TEXT SECTION:
(begin)

# What size mice?



## new2gu (Jun 21, 2010)

I am not sure if i should just feed my tegu kitty pinkies or mice. Right now i am feeding her pinkies (not alone though). She is 13". What size mice should i give her, or should i just stick to pinkies for now?


----------



## tora (Jun 21, 2010)

Well the bigger mice are better, since the bones are more developed and they're not just bean sized blobs of fat. 
Don't feed him anything bigger than his head, though, tegu's aren't snakes!


----------



## Herplings (Jun 21, 2010)

I would make the switch now to Rat Pups. They are in my opinion a bit better then mice and that is what the Tegu will eat into adult hood.

That is if the Tegu is large enough to eat Rat Pups. At 13 inches I think you should be fine.


----------



## new2gu (Jun 21, 2010)

ok thanks for the replies! where can i get rat pups for a good price online? our local reptile store doesnt carry them.

(end)

RECORD EXCERPTS:

(begin)

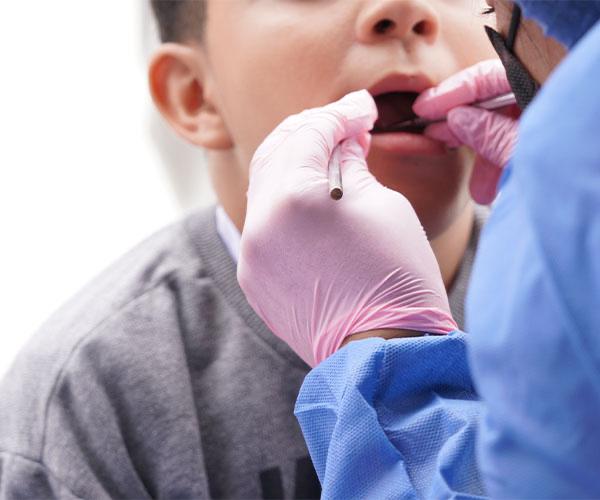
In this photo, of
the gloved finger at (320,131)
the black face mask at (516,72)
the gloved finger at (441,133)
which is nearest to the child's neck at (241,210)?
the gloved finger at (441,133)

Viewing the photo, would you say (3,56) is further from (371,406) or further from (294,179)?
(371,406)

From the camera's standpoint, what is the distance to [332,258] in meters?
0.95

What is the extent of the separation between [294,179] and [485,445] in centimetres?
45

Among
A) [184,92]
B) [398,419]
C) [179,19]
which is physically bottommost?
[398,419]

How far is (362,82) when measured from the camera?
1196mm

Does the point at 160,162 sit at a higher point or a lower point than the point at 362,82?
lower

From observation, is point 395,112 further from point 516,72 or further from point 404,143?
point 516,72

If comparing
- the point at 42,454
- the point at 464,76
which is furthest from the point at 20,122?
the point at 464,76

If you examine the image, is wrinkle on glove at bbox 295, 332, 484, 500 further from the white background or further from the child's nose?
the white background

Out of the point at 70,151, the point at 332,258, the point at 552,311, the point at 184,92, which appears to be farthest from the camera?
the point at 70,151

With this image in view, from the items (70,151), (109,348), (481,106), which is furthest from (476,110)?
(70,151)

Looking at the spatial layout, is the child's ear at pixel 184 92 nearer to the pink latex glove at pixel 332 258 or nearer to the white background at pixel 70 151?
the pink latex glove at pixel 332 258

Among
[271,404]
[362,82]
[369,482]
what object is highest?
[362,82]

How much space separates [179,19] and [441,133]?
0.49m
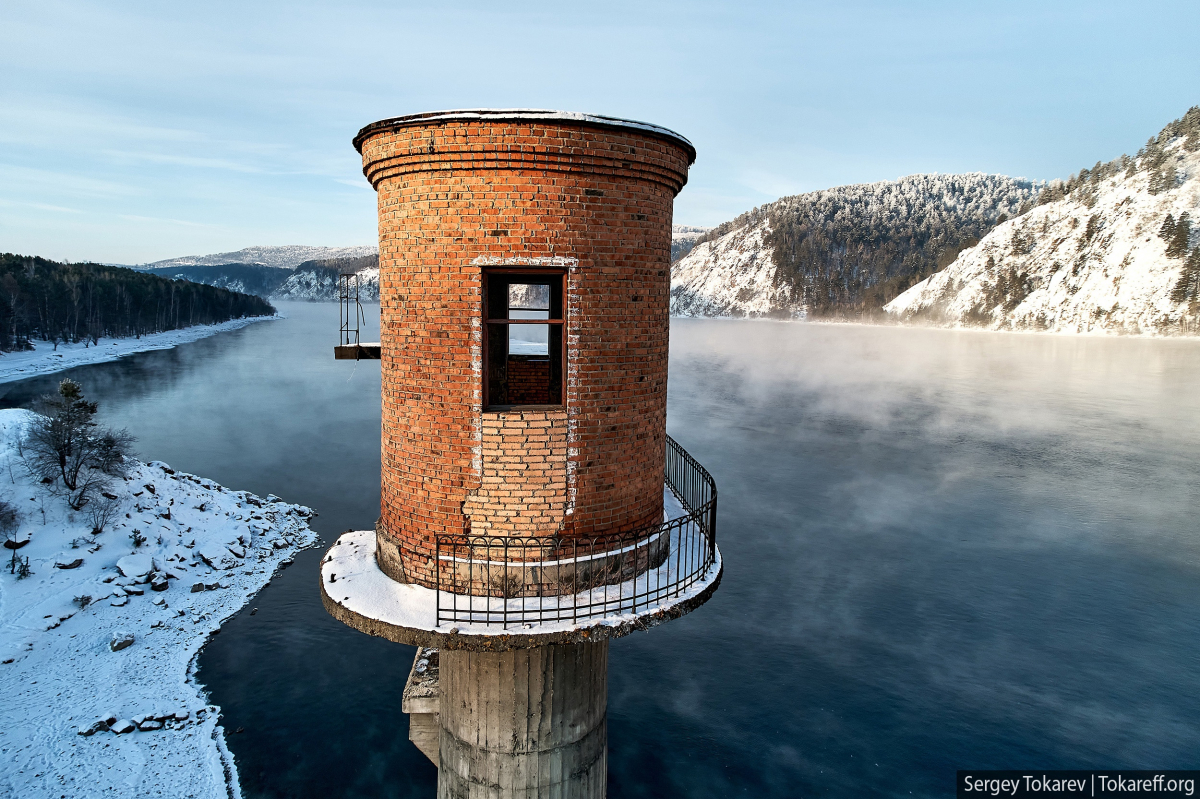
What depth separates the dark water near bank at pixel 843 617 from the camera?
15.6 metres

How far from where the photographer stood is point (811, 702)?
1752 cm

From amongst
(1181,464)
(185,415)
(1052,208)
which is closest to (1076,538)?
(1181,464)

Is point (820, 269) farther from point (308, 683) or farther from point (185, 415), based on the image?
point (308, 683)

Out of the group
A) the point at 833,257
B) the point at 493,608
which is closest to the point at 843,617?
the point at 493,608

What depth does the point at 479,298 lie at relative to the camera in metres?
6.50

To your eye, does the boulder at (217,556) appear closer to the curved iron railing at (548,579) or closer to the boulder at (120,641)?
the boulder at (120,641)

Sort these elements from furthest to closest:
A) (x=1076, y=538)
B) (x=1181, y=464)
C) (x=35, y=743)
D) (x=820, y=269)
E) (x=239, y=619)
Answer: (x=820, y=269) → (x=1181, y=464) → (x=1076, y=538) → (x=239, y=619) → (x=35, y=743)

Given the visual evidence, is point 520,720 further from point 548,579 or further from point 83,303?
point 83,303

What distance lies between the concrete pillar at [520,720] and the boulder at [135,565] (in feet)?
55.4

(end)
(begin)

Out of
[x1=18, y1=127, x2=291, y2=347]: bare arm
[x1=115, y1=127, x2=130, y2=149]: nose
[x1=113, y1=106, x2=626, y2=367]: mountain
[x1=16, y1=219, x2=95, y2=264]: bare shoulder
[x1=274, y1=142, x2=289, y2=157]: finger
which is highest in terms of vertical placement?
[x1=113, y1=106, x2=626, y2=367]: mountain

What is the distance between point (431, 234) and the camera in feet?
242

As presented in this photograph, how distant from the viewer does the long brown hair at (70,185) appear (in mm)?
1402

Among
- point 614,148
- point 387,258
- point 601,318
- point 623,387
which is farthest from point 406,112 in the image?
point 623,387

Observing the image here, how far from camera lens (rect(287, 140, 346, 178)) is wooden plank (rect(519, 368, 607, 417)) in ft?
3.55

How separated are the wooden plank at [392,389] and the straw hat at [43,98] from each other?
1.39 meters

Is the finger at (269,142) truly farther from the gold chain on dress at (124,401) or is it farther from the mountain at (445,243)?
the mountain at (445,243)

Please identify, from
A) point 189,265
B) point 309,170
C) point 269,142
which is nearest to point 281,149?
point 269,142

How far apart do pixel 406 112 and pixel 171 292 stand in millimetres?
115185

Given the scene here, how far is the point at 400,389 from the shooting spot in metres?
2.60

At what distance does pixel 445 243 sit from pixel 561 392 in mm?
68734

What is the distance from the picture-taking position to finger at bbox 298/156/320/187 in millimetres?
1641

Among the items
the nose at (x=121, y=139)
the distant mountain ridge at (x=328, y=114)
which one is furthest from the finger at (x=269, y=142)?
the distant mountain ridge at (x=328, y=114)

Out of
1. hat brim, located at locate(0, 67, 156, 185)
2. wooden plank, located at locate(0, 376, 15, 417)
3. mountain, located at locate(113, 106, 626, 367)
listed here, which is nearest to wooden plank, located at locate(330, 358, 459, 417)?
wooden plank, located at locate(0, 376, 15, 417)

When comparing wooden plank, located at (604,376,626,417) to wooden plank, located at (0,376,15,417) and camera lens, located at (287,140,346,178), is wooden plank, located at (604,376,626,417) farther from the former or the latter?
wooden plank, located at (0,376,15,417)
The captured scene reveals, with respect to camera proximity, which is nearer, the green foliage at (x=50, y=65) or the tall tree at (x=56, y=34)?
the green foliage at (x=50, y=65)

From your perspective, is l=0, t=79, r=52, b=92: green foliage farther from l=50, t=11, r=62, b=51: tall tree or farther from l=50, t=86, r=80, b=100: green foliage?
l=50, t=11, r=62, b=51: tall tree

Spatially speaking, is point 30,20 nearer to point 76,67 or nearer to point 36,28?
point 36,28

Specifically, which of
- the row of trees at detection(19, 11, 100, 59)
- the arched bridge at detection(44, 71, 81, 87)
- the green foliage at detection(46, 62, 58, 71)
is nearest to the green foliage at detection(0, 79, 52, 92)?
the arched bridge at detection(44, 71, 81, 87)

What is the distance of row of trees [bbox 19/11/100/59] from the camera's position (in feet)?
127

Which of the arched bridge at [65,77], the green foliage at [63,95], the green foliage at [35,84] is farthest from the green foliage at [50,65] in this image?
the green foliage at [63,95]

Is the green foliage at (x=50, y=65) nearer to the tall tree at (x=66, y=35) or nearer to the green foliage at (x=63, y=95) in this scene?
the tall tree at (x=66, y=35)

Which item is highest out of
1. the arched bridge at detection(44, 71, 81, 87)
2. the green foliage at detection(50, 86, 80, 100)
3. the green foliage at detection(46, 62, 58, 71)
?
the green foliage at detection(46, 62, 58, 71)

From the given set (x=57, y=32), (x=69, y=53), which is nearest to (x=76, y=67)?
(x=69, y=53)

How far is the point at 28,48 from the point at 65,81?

(end)
(begin)

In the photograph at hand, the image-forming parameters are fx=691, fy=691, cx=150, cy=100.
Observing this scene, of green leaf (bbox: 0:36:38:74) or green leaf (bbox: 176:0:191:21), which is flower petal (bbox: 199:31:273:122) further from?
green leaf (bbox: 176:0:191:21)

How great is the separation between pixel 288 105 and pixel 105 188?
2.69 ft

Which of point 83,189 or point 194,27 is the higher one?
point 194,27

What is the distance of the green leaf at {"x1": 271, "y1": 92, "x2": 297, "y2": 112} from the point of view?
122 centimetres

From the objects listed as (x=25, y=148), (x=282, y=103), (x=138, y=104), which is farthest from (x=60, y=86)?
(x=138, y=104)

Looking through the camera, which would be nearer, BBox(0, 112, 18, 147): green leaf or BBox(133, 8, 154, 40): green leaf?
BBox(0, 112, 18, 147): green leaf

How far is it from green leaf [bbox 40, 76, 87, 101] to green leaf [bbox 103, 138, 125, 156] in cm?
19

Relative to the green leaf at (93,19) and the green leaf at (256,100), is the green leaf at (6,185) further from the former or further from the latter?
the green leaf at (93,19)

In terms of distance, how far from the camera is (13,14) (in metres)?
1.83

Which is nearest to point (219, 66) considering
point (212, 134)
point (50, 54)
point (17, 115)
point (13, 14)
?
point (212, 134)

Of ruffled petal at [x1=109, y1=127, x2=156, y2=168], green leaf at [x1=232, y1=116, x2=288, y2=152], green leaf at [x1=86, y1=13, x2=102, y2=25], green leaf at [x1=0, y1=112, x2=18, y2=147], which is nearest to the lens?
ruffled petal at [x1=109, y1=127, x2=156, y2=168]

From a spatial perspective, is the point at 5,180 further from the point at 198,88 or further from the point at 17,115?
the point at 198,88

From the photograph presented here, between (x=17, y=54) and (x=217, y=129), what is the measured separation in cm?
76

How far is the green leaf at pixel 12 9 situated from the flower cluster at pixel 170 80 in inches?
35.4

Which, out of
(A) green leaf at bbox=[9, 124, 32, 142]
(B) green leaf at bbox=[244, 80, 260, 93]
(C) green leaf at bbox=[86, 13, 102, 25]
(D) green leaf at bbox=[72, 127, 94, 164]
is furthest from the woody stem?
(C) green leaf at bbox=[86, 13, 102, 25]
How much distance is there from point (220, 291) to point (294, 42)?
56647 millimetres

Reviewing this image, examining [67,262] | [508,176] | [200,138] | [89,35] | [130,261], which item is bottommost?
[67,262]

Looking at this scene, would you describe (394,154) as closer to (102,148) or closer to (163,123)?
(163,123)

(end)

OBJECTIVE: In the tegu feeding thread, what does Herplings recommend switching to instead of mice? The records come from a separate source unrelated to the tegu feeding thread.

RESPONSE FOR THIS EXERCISE: Rat pups.